Future of the hard drive?

Quitch

Veteran
When do people see the hard drive becoming obsolete?

The thought came to me when I looked up HDDs the other day. I didn't realise they were so cheap! 400GB drives available for less than 50p a gig! Yet it seems to me that while size is important, SCSI shows that it's not everything. Therefore I'm sure that eventually something else (flash memory?) will replace them as a narrowing of the price gap means that their advantages will outweigh their smaller size, until their increased popularity leads to a more rapid increase in size, until something replaces them...

Do people see HDDs becoming obsolete? Replacing them with something like flash memory makes sense as you lose the moving parts, remove issues such as fragmentation... but right now it costs too much, but that won't always be the case, as HDDs and RAM have shown.

What do you think and when do you think it will happen?
 
Quitch said:
remove issues such as fragmentation...
Don't flash drives use the same file systems as HDDs? I would have thought fragmentation would be an issue independent of the physical implementation of the storage.

I have seen many references to all sorts of solid state holographic storage and stuff like that. I guess eventually one of these technologies will prove to be good enough to replace spinning disks but I wouldn't expect flash to. It is always going to be way too expensive to frabricate large chips in my (unqualified) opinion.
 
Flash drives have, AFAIK, no moving parts. It's the moving parts that cause fragmentation to be an issue as data can only be read from where the head is located. The more the head needs to move the longer accessing data takes. If there's no movement (like in RAM) then it doesn't matter where the data is stored.

● ● ● ●

# [COMPLETE THE FOLLOWING]
1. Answer these about the thread:
(a) What price per gigabyte does the opening post give for 400GB drives?
(b) What kind of storage has the second reply seen many references to?
(c) According to the last reply, what causes fragmentation to be an issue?
2. In the thread, write out everything from "The thought came" down to "something replaces them..." again, swapping "SCSI" for "tape".

● ● ● ●

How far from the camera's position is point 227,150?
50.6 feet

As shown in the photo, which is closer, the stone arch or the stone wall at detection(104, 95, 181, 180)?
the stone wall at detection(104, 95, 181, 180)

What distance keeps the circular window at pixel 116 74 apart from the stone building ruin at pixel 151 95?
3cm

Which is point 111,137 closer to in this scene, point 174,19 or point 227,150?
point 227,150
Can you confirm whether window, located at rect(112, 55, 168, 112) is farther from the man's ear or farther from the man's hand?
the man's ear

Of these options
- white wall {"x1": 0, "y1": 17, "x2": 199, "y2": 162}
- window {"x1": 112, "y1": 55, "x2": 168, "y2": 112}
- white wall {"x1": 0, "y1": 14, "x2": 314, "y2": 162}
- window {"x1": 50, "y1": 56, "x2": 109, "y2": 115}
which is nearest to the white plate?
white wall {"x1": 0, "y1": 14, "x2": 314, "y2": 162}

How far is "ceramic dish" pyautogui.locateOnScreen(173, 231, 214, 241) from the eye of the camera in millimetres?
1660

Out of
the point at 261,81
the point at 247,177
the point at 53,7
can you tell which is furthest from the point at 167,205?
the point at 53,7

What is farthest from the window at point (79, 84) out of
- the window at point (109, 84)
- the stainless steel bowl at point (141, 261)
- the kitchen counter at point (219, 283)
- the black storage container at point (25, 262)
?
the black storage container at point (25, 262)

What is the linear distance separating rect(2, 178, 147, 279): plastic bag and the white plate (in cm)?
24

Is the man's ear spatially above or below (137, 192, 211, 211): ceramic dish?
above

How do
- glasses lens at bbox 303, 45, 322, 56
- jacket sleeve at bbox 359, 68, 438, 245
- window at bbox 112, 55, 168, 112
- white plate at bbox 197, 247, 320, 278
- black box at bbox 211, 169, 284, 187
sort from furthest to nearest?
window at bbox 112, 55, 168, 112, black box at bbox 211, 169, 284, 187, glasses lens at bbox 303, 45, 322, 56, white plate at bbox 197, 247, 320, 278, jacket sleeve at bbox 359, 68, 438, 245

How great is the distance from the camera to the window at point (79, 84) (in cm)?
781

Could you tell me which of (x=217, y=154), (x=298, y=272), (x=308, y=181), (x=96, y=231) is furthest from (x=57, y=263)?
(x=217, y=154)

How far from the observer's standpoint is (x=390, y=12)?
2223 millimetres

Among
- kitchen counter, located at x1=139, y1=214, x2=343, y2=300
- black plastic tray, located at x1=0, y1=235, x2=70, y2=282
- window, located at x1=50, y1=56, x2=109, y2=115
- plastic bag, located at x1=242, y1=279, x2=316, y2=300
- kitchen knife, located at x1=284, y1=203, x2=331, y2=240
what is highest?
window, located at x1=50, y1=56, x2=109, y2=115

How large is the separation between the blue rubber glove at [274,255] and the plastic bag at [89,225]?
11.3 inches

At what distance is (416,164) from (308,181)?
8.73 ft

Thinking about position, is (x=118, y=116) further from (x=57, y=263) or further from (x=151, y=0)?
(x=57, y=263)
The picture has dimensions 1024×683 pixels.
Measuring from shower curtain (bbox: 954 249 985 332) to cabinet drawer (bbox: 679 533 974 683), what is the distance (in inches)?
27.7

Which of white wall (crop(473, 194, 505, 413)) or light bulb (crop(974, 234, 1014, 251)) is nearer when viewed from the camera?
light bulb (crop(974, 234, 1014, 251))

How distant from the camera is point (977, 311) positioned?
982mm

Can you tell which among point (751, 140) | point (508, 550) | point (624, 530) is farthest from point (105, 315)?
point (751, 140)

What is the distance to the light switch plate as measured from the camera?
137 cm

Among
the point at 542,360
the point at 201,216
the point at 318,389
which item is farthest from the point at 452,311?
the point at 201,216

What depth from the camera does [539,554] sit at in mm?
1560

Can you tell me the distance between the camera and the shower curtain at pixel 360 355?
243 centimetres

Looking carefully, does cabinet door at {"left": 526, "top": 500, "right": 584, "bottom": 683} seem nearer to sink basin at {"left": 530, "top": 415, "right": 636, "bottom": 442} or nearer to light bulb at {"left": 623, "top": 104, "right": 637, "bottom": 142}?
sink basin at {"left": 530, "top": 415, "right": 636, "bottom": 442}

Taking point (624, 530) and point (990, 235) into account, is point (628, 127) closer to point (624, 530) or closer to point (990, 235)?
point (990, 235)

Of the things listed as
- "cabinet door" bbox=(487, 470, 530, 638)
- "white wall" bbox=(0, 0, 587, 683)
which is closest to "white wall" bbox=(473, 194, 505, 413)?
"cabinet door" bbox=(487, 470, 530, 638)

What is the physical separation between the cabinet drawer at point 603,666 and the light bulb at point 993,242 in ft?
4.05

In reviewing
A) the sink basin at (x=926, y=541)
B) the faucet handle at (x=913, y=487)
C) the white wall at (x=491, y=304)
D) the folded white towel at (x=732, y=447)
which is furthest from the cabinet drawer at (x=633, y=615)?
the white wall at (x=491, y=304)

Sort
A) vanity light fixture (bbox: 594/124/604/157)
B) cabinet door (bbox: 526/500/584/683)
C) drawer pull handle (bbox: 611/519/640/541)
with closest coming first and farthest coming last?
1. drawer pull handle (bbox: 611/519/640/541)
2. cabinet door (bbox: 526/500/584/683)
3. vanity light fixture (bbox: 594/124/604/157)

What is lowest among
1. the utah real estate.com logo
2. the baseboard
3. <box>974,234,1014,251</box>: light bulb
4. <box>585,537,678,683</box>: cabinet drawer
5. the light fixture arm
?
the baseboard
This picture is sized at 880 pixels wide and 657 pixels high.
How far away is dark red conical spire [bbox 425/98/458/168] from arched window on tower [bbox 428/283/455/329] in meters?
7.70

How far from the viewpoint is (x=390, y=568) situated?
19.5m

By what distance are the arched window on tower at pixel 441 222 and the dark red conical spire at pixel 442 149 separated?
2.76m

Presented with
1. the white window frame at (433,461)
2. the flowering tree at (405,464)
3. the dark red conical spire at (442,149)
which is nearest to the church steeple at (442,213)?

● ● ● ●

# [ANSWERS PER TASK]
1.
(a) Less than 50p a gig.
(b) Solid state holographic storage.
(c) The moving parts.

2.
The thought came to me when I looked up HDDs the other day. I didn't realise they were so cheap! 400GB drives available for less than 50p a gig! Yet it seems to me that while size is important, tape shows that it's not everything. Therefore I'm sure that eventually something else (flash memory?) will replace them as a narrowing of the price gap means that their advantages will outweigh their smaller size, until their increased popularity leads to a more rapid increase in size, until something replaces them...